» What is needed
Copy each line below as written, but skip the pictures.

☆ ☆ ☆ ☆ ☆ ☆ ☆

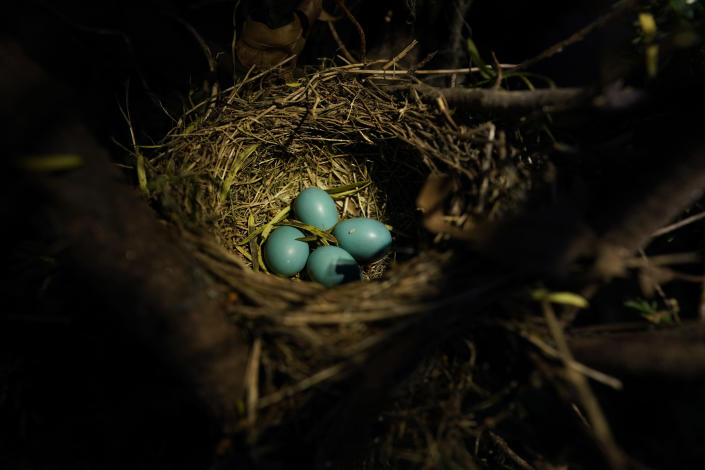 Four blue robin eggs are seen in the morning light, Thursday, May 6, 2021, in Silver Springs, Md. (AP Photo/Carolyn Kaster)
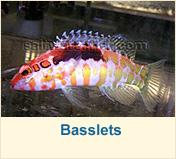 Basslets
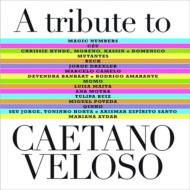 Tribute To Caetano Veloso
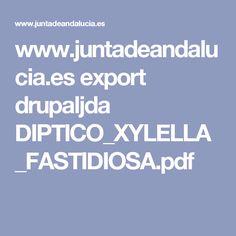 www.juntadeandalucia.es export drupaljda DIPTICO_XYLELLA_FASTIDIOSA.pdf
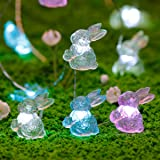 Easter Rabbit Decorations Lights, Impress Life Bunny Festive String Fairy Lights Battery with Remote for Indoor Outdoor Weddi
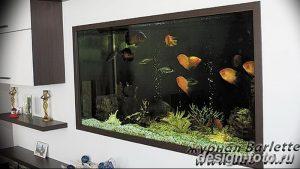 фото Аквариум в интерьере 28.11.2018 №197 - photo Aquarium in the interior - design-foto.ru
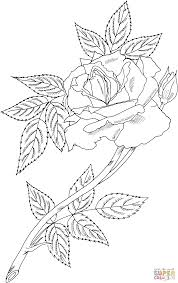 Small Picture Royal Sunset Climbing Rose coloring page Free Printable Coloring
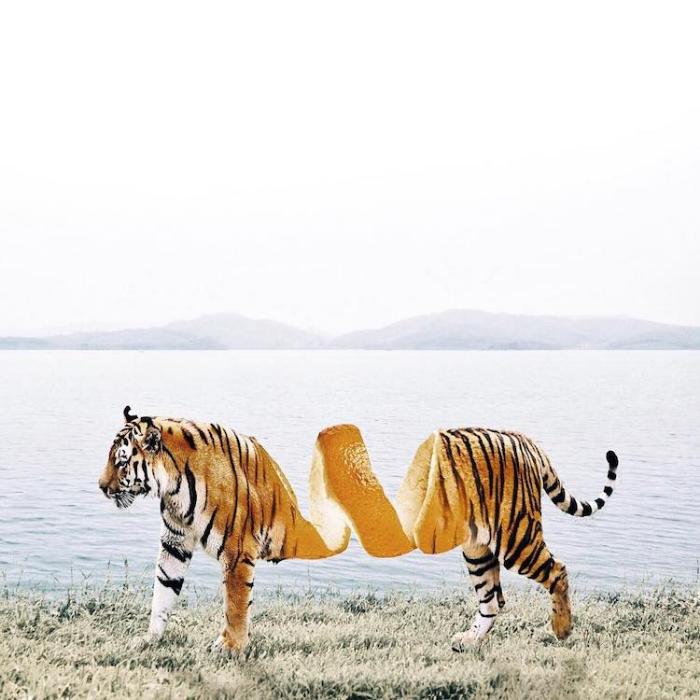 tiger orange peels surrealism photography luisa azevedo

☆ ☆ ☆ ☆ ☆ ☆ ☆

» Written reply
 Four blue robin eggs are seen in the morning light, Thursday, May 6, 2021, in Silver Springs, Md. (AP Photo/Carolyn Kaster)
 Basslets
 Tribute To Caetano Veloso
 www.juntadeandalucia.es export drupaljda DIPTICO_XYLELLA_FASTIDIOSA.pdf
 Easter Rabbit Decorations Lights, Impress Life Bunny Festive String Fairy Lights Battery with Remote for Indoor Outdoor Weddi
 фото Аквариум в интерьере 28.11.2018 №197 - photo Aquarium in the interior - design-foto.ru
 Small Picture Royal Sunset Climbing Rose coloring page Free Printable Coloring
 tiger orange peels surrealism photography luisa azevedo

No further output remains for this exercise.